At baseline, the DM group showed no significant difference observed in type 1 fiber (DM: 43.7±14.2 vs. CTRL: 39.3±10.3; p=0.356), while a higher lipid content of skeletal muscle was observed in type 2 fibers compared to the CTRL group (DM: 12.3±4.3 vs. CTRL: 6.1±3.3; p=0.023). After the intervention, a decrease in lipid content of skeletal muscle in type 1 (43.7±14.2 vs. 32.4±8.3; p=0.038) and type 2 (12.3±4.3 vs. 7.6±4.1; p=0.032) muscle fibers were observed in DM group, as well as in the IMNM group (type 1 fibers: 45.9±16.8 vs. 35.9±9.6; p=0.023; type 2 fibers: 16.8±6.1 vs. 7.2±3.8; p=0.013) (Figure 1).

Figure 1. Skeletal muscle lipid content in type 1 and type 2 fibers pre- and post-exercise training. Cross-sectional muscle histological section stained with Oil Red O. Magnification of 200x. Red arrows: Skeletal muscle type 1 fiber; Black arrows: Skeletal muscle type 2 fiber.

Skeletal muscle gene expression was analyzed through transcriptome of biopsies. The DM cases were compared to the CTRL group, and biopsies collected before and after exercise intervention were compared for both the DM group and the IMNM group. Genes that showed significant differences in expression levels of all comparisons in the insulin pathway and lipid oxidation are shown in Table 2 (bold). The CTRL group showed a higher expression of genes related to insulin pathways and lipid oxidation [AMPKβ₂ (p=0.043), GLUT-4 (p=0.031), INSR (p=0.0043), PGC1-α (p=0.050), RAC1 (p=0.025), and ZRAB14 (p=0.010)], and compared to the DM group (Table 2, Figure 2).

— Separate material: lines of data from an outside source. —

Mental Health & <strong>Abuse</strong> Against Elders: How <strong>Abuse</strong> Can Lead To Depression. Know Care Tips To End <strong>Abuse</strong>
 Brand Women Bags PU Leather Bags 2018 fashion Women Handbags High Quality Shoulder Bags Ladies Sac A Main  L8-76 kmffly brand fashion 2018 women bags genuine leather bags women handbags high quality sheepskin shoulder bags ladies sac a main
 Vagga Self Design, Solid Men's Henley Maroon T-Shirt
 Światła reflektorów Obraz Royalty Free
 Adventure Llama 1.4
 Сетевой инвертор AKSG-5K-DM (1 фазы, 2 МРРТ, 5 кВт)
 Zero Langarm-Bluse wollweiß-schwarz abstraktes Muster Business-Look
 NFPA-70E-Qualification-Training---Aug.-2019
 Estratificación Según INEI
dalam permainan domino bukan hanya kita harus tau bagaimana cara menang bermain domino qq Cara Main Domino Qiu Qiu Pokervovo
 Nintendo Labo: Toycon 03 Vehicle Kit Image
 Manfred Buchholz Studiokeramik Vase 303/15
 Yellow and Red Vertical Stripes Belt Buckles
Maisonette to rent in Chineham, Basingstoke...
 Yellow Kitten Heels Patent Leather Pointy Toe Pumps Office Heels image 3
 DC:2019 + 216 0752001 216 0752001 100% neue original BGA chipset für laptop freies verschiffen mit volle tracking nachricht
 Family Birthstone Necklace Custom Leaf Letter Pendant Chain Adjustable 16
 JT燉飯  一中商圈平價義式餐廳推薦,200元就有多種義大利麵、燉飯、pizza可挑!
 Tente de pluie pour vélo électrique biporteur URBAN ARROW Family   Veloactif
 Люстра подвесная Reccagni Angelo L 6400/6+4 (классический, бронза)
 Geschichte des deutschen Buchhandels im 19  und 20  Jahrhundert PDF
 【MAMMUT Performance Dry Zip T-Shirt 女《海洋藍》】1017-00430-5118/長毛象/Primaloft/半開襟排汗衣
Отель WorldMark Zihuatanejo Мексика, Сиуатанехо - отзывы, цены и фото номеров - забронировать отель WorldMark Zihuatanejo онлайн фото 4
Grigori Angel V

Table 2. Gene expression in dermatomyositis, immune-mediated necrotizing myopathies and control groups before and after exercise training

Figure 2. Differential gene expression before and after exercise training in IMNM, DM, and CTRL groups. Heatmap of RNAseq expression z-score representing the expression of genes coding for proteins of insulin pathway and lipid oxidation. IMNM: Immune-mediated necrotizing myopathy; DM: Dermatomyositis; CTRL: Control individuals; INSR: Insulin receptor; IRS1: Insulin receptor substrate 1; IRS2: Insulin receptor substrate 2; PI3K: Phosphoinositide 3-kinase; AKT2: AKT serine/threonine kinase 2; MTOR: Mammalian target of rapamycin; RAC1: Rac family small GTPase 1; TBC1D1: TBC1 domain family member 1; AS160: AKT substrate of 160 kDa; RAB10: Ras-related protein 10; RAB14: Ras-related protein 14; GLUT-4: Glucose transporter-4; PPARGC1A: Peroxisome proliferator-activated receptor coactivator 1-alpha; PRKAB2: Protein kinase AMP-activated non-catalytic subunit beta; TFAM: mitochondrial transcription factor A; PPARGC1A: Peroxisome proliferator-activated receptor gamma coactivator 1-alpha.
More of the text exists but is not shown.